Texte à examiner ▸
Le film de Steven Spielberg place autant les Palestiniens que les Israéliens devant leurs responsabilités.

 

L’assassinat des athlètes israéliens à Munich en 1972 par le Commando Septembre Noir a été un crime affreux dont la rupture de la Trève Olympique a été une circonstance aggravante. Mais la riposte israélienne a finalement obéit à la même logique criminelle : assassiner un maximum d’adversaires, sans le moindre soucis de justice.
En plaçant Israel face à ses démons et aux injustices qui sont à l’origine du terrorisme palestinien, Steven Spielberg ne pouvait pas ne se faire que des amis… Son film « Munich« , avec Eric Bana, Daniel Craig et Ciaran Hinds, démonte l’implacable logique de cette lutte entre les services spéciaux des deux peuples. Comme disait Gandhi, « Oeil pour oeil et le monde sera aveugle ».

Données de l'exercice ▸
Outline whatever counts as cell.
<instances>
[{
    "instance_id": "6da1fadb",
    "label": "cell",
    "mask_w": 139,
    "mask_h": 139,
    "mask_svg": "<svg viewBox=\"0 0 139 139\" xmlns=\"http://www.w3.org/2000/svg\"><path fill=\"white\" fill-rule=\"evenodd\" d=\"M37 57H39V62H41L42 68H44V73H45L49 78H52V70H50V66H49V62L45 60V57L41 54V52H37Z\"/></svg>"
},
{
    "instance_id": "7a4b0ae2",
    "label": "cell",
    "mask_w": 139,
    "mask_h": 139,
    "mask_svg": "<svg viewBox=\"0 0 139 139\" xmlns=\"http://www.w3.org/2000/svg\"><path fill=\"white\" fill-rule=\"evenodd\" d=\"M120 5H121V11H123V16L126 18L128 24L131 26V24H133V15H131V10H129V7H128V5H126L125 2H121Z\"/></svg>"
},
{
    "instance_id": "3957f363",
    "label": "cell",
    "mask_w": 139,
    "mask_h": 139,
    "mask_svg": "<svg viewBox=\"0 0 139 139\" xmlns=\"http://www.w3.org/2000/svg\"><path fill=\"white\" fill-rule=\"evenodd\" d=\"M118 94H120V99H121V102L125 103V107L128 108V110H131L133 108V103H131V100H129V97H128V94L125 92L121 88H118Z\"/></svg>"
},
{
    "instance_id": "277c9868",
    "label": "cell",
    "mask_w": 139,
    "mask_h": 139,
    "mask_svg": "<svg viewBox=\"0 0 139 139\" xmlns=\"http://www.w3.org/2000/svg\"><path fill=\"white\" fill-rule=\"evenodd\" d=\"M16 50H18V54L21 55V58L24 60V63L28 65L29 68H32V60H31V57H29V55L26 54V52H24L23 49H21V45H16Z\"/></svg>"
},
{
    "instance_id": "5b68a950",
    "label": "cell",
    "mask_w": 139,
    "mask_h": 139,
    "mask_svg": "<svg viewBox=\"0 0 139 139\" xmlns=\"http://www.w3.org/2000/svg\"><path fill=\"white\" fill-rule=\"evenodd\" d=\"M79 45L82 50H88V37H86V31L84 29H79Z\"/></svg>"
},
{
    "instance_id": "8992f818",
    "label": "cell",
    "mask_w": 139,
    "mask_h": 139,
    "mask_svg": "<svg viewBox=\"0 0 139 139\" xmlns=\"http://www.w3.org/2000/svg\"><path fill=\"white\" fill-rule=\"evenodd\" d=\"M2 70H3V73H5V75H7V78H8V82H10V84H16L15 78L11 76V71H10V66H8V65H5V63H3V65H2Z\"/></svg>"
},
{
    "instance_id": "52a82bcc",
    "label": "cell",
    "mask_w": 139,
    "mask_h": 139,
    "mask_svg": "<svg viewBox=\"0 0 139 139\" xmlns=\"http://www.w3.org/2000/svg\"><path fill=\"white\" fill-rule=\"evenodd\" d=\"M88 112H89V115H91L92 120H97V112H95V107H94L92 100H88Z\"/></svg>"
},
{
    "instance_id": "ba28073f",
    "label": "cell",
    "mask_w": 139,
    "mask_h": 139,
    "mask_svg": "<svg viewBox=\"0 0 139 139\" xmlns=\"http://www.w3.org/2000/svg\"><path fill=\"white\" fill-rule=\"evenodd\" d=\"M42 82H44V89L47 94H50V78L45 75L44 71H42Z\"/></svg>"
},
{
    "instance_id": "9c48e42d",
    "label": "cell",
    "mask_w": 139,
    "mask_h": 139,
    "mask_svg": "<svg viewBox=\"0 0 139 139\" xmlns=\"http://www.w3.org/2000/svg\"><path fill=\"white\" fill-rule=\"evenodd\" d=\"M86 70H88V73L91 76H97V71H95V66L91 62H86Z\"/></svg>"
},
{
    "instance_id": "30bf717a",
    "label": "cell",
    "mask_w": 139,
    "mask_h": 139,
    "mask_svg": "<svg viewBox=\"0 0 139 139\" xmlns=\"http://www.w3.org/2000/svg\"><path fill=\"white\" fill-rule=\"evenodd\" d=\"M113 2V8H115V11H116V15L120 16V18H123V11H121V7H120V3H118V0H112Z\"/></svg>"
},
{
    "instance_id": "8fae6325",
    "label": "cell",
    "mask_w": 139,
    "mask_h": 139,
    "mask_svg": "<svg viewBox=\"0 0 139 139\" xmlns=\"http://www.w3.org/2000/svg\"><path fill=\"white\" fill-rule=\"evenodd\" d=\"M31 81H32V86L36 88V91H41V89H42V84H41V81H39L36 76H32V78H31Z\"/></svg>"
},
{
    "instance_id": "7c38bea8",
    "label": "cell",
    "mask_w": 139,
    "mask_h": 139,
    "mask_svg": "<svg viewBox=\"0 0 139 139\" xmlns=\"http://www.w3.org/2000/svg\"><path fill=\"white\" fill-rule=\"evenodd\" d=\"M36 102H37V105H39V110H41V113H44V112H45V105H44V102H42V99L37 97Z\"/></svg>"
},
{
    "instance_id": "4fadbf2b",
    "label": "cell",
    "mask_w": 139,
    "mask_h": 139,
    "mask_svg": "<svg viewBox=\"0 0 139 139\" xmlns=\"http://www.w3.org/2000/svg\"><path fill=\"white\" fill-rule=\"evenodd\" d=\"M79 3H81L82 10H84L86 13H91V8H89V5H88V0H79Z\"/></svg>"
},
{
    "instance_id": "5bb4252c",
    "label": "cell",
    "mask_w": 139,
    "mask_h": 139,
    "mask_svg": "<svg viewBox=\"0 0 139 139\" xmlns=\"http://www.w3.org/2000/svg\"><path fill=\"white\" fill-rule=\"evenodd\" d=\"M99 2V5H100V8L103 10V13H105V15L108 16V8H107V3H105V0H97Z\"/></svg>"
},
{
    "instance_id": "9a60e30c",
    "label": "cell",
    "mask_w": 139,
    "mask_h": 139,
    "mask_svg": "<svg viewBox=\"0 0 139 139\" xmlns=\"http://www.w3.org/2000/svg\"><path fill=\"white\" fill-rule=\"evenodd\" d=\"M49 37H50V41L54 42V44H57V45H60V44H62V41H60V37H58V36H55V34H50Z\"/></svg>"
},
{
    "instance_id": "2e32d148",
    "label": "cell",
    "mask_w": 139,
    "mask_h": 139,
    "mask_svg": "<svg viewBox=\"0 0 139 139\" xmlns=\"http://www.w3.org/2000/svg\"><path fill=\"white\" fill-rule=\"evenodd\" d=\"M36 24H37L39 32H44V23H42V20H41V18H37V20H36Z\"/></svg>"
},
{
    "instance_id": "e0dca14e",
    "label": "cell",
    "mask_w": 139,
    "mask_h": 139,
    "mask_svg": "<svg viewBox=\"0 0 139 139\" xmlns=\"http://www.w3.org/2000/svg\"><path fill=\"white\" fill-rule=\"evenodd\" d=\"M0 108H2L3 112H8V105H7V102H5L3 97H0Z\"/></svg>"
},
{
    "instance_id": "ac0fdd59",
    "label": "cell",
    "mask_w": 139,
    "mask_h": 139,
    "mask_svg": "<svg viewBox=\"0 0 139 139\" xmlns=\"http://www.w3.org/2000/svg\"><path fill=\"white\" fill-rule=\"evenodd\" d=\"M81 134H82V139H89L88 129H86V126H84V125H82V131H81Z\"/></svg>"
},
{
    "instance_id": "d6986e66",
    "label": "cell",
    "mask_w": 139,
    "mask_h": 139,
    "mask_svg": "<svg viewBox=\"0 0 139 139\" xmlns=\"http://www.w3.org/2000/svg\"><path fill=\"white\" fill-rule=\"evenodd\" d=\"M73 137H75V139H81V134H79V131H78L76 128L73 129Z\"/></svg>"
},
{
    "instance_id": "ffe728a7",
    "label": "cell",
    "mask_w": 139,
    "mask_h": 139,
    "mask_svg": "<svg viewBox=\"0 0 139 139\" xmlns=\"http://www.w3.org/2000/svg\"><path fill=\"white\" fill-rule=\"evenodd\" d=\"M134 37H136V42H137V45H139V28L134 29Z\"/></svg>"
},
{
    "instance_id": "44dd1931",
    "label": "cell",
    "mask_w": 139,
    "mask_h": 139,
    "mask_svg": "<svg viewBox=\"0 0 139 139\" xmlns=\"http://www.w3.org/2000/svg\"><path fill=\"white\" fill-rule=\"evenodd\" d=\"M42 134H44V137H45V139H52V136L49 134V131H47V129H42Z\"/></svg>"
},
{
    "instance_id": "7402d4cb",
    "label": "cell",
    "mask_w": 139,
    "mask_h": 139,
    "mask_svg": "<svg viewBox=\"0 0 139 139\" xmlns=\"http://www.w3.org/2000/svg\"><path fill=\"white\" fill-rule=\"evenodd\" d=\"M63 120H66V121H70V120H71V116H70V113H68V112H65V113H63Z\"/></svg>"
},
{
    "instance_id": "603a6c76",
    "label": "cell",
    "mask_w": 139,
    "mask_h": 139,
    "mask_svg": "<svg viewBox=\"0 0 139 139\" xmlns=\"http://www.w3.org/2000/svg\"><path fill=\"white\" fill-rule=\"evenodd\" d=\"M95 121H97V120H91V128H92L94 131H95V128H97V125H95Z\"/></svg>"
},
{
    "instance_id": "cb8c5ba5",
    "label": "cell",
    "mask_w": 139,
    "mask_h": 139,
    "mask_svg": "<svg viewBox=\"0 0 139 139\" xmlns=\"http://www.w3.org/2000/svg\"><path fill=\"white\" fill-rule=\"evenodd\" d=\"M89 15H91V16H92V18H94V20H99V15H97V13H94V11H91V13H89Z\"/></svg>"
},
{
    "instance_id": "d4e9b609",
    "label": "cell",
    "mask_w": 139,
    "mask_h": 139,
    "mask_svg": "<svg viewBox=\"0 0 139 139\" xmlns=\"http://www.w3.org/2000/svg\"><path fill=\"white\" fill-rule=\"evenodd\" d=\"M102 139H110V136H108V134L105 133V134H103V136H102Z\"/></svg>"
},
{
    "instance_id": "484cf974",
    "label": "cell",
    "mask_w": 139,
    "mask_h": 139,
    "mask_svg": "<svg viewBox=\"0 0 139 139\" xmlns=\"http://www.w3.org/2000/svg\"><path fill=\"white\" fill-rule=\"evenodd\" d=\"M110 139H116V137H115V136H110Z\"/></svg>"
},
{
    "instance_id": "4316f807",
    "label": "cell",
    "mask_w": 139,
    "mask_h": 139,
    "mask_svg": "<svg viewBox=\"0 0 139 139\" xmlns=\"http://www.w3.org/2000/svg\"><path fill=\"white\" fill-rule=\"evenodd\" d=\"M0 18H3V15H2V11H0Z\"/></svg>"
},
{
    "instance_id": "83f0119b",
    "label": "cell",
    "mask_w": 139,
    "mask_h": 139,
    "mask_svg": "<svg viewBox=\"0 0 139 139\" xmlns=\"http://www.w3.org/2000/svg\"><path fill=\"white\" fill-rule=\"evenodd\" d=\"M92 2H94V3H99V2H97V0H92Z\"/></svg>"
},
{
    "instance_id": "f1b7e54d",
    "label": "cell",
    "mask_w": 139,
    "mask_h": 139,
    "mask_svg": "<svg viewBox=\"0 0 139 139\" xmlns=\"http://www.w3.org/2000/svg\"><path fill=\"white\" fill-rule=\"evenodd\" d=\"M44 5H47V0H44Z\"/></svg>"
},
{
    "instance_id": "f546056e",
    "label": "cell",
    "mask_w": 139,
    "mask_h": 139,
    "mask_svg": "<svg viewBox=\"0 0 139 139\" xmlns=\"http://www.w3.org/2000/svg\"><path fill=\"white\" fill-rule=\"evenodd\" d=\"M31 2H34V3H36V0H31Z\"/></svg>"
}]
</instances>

Consigne 1 ▸ Relevez tous les acteurs que le texte sur le film « Munich » cite dans la distribution du film.
Consigne 2 ▸ Poursuivez le texte sur le film « Munich » après sa dernière phrase.

Réponse 1 ▸ Eric Bana, Daniel Craig, Ciaran Hinds

Réponse 2 ▸
On aurait pu craindre un film ennuyeux accumulant les bons sentiments ou, au contraire, un film ultra-violent. Mais « Munich » est un bon Spielberg. Sa réalisation est efficace, son scénario bien construit. La violence de l’histoire n’est pas exploitée au delà du nécessaire, ce qui accroit le malaise. La méthode du flash back sur l’assassinat des athlètes est, de ce point de vue, particulièrement efficace.
Que le film sorte au moment où le Hamas gagne les élections en Palestine est un pied de nez comme seule l’histoire sait en faire.